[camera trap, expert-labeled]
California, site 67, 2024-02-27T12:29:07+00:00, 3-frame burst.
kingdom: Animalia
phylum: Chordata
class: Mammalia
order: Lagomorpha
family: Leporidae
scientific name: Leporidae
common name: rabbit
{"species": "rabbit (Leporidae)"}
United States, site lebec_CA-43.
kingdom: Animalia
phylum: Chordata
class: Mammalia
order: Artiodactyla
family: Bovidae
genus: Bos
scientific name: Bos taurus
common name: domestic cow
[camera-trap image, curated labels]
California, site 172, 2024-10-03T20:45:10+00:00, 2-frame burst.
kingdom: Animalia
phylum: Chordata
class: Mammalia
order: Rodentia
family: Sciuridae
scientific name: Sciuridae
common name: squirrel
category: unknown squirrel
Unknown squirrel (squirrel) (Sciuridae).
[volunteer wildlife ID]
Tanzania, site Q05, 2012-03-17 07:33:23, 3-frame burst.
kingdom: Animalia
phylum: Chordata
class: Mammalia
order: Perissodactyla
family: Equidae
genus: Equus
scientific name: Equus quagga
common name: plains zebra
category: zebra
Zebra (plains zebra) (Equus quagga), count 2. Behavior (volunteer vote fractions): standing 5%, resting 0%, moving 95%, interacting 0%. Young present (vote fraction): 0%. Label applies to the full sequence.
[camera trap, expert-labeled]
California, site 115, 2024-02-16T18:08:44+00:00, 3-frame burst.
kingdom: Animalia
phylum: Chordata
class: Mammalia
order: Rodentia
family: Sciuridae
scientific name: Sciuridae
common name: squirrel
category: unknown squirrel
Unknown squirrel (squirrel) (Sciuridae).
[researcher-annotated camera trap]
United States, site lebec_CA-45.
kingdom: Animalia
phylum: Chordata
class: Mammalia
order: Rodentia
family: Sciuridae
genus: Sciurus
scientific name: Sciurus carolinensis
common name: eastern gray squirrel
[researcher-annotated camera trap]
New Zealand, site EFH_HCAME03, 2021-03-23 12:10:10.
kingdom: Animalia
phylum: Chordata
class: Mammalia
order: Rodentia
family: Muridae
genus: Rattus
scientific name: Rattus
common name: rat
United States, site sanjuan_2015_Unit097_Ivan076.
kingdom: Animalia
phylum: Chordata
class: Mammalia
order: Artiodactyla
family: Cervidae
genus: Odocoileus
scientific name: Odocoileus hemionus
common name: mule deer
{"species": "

Task instructions>
Lines containing the word "scientific" are to be tallied across the entries above; give only the resulting count.

Your solution>
8